Hubert. Jeune enfant, il le faut.
Arth. - Et le ferez-vous ?
Hub. Je le ferai.

Arth. En aurez-vous le courage? Quand vous avez eu seulement mal à la tête, j'ai attaché mon plus beau mouchoir autour de votre front; c'était une princesse qui l'avait travaillé pour moi..... Au milieu de la nuit , j'appuyais votre tête sur ma main..... Pour vous empêcher de sentir le poids du temps, je vous demandais à chaque minute : Que vous manque-t-il ? Où est votre mal ? Quel service d'amitié puis-je vous rendre ? Il y a bien des enfants de pauvres gens qui fussent restés dans leur lit et ne vous eussent pas dit un seul mot de tendresse, tandis que vous aviez un prince pour vous servir dans votre maladie. Peut-être pensez-vous que mon affection n'était qu'une affection artificieuse, et lui donnez-vous le nom de ruse? Croyez-le, si vous le voulez : si c'est la volonté du ciel que vous en agissiez mal avec moi, il faut bien que vous le fassiez..... Pourrez-vous m'arracher ces yeux, ces yeux qui jamais ne vous ont regardé et jamais ne vous regarderont avec colère ?
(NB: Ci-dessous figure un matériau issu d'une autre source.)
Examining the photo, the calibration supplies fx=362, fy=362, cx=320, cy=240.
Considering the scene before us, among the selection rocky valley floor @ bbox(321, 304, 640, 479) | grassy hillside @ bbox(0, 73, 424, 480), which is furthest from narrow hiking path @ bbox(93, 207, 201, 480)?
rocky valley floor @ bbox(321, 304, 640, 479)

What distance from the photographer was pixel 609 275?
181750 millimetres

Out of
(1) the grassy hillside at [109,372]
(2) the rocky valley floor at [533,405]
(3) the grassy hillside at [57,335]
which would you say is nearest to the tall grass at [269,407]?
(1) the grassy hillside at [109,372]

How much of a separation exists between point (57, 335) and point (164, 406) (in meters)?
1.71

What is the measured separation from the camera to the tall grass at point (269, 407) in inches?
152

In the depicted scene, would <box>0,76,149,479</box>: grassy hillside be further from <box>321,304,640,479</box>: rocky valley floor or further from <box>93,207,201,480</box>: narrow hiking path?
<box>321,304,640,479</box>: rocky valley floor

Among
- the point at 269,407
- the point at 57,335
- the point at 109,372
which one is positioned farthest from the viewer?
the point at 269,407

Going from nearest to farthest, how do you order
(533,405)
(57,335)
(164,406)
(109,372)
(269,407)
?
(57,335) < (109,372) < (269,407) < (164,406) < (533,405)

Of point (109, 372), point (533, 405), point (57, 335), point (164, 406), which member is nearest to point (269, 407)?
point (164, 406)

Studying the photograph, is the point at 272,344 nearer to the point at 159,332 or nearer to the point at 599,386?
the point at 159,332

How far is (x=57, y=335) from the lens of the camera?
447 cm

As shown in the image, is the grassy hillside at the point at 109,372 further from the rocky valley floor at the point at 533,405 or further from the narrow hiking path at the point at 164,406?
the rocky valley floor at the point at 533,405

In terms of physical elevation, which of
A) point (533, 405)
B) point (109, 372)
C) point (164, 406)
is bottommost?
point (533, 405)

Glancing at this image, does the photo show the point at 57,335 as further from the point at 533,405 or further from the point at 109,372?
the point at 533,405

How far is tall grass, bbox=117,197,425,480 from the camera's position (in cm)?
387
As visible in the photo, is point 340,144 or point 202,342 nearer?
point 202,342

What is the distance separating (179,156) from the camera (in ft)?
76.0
Hub. - J'ai juré de le faire; il faut donc que je vous les brule avec un fer chaud.....

Arth. Ahl sauvez-moi, Hubert , sauvez-moi. Je sens mes yeux se flétrir, seulement à voir les affreux regards de ces hommes sanguinaires.

Hub. (Aux Bourreaux.) — Donnez-moi ce fer, vous dis-je, et liez l'enfant.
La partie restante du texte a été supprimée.